PARAPHERNALIA
Li Chen
15.7.2017 - 20.8.2017
The term “paraphernalia” originally referred to items “not included in the dowry” – property belonging solely to the woman, and not to her husband. Nowadays the term is used to describe equipment, devices, and items associated with a certain activity.
In the exhibit, the artist Li Chen seeks to return to the original meaning of the word in order to underline the tension concealed in items especially reserved for a man or a woman: items associated with a man’s daily routine in Judaism or items associated with the feminine day-to-day grooming ritual. All these relate
to private narratives, ritualism, faith, and gender issues such as cultural perceptions of femininity and the feminine ideal, religion, and masculinity.

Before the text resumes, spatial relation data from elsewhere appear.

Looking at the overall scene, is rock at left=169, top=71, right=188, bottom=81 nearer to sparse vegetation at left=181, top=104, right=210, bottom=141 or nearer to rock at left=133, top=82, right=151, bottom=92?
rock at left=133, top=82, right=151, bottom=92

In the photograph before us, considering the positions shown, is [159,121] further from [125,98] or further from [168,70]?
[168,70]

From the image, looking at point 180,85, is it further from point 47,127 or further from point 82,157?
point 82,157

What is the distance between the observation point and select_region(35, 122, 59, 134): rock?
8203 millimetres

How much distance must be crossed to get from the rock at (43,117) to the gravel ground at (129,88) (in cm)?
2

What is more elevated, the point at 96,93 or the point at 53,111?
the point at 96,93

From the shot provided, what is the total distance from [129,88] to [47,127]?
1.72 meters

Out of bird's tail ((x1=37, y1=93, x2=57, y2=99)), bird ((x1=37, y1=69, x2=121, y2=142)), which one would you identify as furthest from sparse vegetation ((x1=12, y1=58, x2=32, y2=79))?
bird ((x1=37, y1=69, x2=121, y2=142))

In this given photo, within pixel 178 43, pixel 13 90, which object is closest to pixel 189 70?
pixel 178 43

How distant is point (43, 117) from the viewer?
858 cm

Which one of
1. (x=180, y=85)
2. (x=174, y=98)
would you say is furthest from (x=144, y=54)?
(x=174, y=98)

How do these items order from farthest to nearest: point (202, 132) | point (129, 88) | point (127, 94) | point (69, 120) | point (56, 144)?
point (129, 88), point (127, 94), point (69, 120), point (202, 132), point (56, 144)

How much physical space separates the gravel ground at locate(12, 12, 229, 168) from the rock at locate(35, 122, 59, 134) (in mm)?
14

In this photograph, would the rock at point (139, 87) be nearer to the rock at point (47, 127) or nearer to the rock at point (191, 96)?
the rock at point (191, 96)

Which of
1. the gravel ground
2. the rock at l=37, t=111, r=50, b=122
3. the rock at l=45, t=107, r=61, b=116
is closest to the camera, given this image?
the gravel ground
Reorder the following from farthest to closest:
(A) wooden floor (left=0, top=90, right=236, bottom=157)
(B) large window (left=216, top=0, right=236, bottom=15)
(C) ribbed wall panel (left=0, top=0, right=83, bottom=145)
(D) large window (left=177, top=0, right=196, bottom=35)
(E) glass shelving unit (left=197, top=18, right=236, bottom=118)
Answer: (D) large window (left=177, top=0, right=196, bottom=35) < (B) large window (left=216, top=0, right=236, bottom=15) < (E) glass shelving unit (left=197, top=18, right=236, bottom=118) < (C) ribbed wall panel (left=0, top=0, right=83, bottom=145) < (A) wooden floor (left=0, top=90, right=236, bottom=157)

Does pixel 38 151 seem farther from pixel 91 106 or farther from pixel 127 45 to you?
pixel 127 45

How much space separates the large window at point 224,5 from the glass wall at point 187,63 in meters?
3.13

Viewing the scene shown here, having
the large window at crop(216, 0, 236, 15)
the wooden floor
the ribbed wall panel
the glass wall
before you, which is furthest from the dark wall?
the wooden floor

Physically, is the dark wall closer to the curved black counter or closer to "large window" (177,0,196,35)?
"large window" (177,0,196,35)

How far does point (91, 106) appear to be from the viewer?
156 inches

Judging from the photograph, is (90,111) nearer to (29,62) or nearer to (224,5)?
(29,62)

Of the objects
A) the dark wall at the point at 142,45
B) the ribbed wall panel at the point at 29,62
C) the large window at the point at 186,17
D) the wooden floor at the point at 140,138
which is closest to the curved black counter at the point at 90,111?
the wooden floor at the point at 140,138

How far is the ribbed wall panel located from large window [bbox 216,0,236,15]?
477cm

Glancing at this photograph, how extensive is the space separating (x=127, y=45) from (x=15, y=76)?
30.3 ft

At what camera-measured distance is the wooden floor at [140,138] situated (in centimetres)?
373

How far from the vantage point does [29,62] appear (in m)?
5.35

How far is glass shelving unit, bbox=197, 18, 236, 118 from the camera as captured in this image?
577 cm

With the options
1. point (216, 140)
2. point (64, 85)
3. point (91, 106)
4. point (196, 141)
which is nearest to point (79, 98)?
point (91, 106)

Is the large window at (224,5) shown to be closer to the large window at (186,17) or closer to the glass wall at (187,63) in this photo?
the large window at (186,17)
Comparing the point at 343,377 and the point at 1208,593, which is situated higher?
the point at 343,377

Furthermore, the individual’s weakness may be identified within these items; his/her submission and dependence on social edicts.

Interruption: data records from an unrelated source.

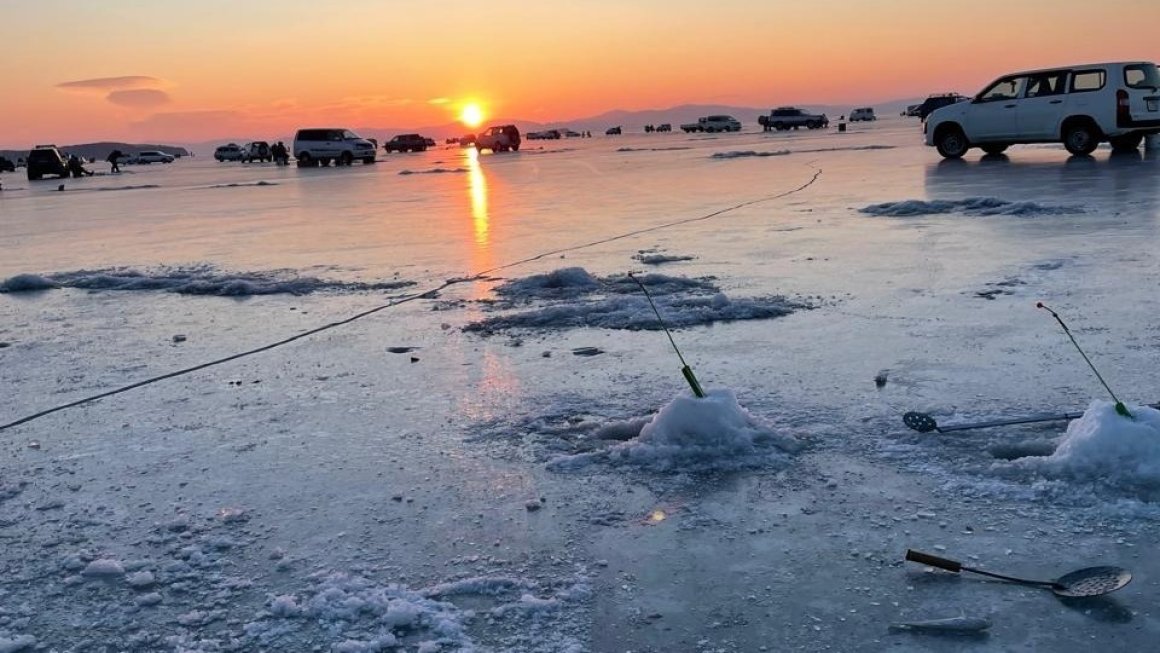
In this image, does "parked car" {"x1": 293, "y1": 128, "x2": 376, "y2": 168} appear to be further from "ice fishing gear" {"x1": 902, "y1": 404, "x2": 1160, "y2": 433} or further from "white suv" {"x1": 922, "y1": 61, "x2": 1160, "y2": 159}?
"ice fishing gear" {"x1": 902, "y1": 404, "x2": 1160, "y2": 433}

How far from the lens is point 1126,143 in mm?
18953

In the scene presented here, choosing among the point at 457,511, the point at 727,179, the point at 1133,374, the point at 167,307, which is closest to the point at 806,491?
the point at 457,511

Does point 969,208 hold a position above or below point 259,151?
below

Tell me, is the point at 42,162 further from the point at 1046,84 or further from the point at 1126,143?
the point at 1126,143

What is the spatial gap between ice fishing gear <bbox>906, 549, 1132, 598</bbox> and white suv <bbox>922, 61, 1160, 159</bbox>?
17.5 m

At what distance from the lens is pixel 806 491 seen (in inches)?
126

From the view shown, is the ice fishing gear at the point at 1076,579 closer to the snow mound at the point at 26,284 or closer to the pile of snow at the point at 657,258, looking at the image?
the pile of snow at the point at 657,258

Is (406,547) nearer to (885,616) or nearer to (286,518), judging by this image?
(286,518)

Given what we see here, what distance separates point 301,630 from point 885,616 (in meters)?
1.56

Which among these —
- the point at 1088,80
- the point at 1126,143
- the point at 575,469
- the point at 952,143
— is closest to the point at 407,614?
the point at 575,469

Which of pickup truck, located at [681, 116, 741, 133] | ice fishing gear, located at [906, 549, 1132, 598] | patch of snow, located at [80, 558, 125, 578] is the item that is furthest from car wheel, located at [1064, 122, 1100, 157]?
pickup truck, located at [681, 116, 741, 133]

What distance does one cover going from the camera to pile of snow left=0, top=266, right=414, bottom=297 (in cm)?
808

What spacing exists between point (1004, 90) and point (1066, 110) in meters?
1.37

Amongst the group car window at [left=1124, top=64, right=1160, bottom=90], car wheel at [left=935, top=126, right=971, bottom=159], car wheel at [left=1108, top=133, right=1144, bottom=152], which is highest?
car window at [left=1124, top=64, right=1160, bottom=90]
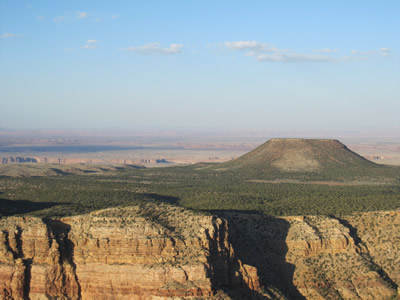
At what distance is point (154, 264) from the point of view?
47.0 metres

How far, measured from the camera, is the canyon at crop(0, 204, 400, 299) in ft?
153

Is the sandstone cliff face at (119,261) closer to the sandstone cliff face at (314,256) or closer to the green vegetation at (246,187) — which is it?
the sandstone cliff face at (314,256)

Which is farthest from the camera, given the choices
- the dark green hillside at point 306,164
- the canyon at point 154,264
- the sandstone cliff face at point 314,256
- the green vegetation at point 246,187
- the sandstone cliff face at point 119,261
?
the dark green hillside at point 306,164

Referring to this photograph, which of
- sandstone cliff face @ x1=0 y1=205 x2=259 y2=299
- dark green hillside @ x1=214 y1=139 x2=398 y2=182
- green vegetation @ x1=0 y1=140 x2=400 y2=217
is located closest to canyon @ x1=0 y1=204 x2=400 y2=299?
sandstone cliff face @ x1=0 y1=205 x2=259 y2=299

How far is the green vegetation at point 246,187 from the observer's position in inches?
2867

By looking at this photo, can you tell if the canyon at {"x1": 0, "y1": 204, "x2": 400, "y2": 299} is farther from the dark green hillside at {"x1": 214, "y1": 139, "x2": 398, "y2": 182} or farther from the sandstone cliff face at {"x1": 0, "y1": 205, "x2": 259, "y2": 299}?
the dark green hillside at {"x1": 214, "y1": 139, "x2": 398, "y2": 182}

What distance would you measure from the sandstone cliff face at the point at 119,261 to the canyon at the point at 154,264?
0.07m

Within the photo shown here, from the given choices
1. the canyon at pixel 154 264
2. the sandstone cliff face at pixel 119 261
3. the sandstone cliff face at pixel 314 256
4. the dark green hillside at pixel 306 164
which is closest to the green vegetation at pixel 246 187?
the dark green hillside at pixel 306 164

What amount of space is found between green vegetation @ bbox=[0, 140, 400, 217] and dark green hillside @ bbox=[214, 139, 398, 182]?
16 centimetres

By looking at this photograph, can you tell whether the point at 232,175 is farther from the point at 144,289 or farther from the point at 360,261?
the point at 144,289

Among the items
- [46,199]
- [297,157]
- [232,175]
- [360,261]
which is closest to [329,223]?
[360,261]

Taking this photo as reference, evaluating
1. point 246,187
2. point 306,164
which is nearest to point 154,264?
point 246,187

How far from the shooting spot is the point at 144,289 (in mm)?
46125

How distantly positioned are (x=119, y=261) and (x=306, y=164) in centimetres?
8556
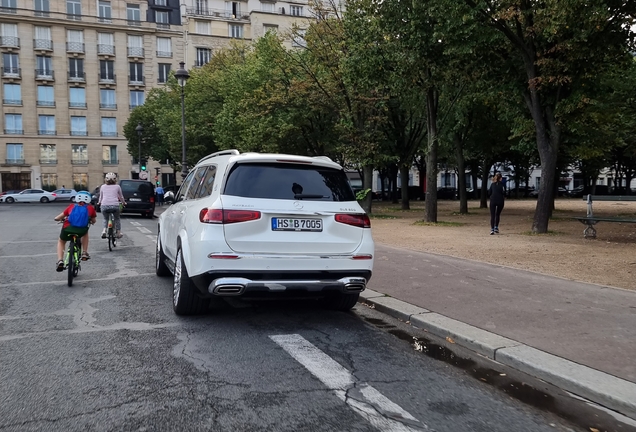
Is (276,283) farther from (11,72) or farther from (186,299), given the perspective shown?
(11,72)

Li Chen (born in Israel, 1985) graduated from Bezalel Academy of Arts and Design in the Department of Ceramics & Glass Design in 2013. She currently works and resides in Tel Aviv. Her work techniques include casting into molds, fusing, Pâte de Verre, lost-wax,
cold working and engraving, filing, and cutting glass. Glass has diverse and contradicting qualities: It is dangerous, hard and sealed yet gentle, brittle and transparent. This duality poses technical challenges, requiring extensive and complex work processes and the utilization of numerous tools. Glass’s contradicting qualities allow the artist to display herself and her ideas as well as test the material’s limits as though they were her own.